Samuel Johnson's impassioned writings incorporate elaborate lists containing carefully ordered terms, allowing for extremely complicated, though difficult sentences. Johnson often uses modifiers or example phrases in groups of two, creating a distinct sense of balance in his writing. Sentences are often embedded within sentences, separated by semicolons, creating a sort of conglomerate list. Within these embedded sentences, it is easy to notice paired terms, which act either as mirror images or as balanced opposites. Near the end of the piece, Johnson writes:
With hopes like these, he sallies jocund into life; to little purpose is he told, that the condition of humanity admits no pure and unmingled happiness; that the exuberant gaiety of youth ends in poverty or disease; that uncommon qualifications and contrarieties of excellence, produce envy equally with applause; that whatever admiration and fondness may promise him, he must marry a wife like the wives of others, with some virtues and some faults, and be as often disgusted by her vices, as delighted by her elegance; that if he adventures into the circle of action, he must expect to encounter men as artful, as daring, as resolute as himself; that of his children, some may be deformed, and others viscous, some may disgrace him by their follies, some offend him by their insolence, and some exhaust him by their profusion. He hears all this with obstinate incredulity, and wonders by what malignity old age is influenced, that it cannot forbear to fill his ears with predictions of misery. (paragraph 8)
Take, for example, the phrase, "that the exuberant gaiety of youth ends in poverty or disease." The phrase is syntactically and semantically balanced in several senses. If the verb "ends" is seen as the focal point, then, "exuberant gaiety of youth," balances "poverty or disease." By using two terms "exuberant" and "gaiety" to modify "youth," Johnson has created a syntactic parallel with "poverty" and "disease." The semantic contrast between the beginning and the end of the sentence also pairs nicely by juxtaposing contradictory terms.
1. Look at the verbs that Johnson uses in this paragraph, are they transitive, intransitive, linking, etc? How does the number of verbs stack up against other parts of speech (nouns, adjectives, etc.) and what effect does this have?
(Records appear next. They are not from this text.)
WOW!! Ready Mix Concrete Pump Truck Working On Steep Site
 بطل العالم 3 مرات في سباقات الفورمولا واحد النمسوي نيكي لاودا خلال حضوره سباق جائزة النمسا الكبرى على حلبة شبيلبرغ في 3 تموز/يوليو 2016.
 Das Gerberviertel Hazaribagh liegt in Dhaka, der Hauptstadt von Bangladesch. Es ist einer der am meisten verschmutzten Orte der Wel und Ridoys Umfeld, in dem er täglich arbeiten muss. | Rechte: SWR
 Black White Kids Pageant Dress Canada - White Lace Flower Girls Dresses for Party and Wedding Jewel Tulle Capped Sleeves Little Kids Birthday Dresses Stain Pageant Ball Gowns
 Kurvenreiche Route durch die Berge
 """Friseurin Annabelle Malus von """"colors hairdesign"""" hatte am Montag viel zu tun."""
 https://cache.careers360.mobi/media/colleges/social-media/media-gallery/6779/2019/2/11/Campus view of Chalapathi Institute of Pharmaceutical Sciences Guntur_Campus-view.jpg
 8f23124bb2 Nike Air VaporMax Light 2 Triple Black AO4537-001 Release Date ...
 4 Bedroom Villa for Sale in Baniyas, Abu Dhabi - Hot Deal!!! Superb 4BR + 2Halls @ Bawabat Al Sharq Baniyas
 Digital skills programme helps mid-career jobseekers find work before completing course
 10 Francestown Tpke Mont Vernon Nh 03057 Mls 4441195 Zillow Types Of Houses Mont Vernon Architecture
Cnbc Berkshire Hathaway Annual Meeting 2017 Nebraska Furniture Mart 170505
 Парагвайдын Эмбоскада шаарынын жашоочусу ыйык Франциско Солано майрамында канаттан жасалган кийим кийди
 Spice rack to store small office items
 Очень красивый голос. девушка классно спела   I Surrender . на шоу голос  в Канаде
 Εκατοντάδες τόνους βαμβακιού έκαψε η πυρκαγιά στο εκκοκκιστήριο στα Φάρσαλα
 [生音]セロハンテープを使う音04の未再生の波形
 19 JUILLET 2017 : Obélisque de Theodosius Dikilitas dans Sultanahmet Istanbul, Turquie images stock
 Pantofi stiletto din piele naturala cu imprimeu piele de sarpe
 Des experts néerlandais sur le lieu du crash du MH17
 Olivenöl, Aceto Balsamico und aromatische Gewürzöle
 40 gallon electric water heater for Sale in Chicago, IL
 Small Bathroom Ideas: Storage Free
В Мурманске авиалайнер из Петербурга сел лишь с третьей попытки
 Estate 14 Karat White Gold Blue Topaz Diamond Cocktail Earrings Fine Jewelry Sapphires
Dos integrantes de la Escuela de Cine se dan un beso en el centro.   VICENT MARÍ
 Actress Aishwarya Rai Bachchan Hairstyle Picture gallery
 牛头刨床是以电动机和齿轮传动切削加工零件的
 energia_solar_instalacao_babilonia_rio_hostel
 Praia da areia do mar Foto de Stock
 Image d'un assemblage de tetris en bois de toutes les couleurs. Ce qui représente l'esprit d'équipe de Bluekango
2. Johnson uses extensive lists in his writing, how does the use of commas and semicolons affect the way these sentences are interpreted?
3. How does the structure of the transitioning sentences that begin nearly every paragraph of Rambler No. 196 interplay with the genre of this piece? Does Johnson's use of generalization strengthen the writing or not? (It may be helpful to look at other paragraphs of the piece not quoted above.)
4. What techniques does Johnson use to create a protagonist? What relationship does the reader develop with this character? Compare this with how the reader relates to Joan Didion's protagonist in The White Album.
5. What attitude does the narrator have toward the protagonist in The White Album versus The Rambler No. 196? What effect does this have for the reader?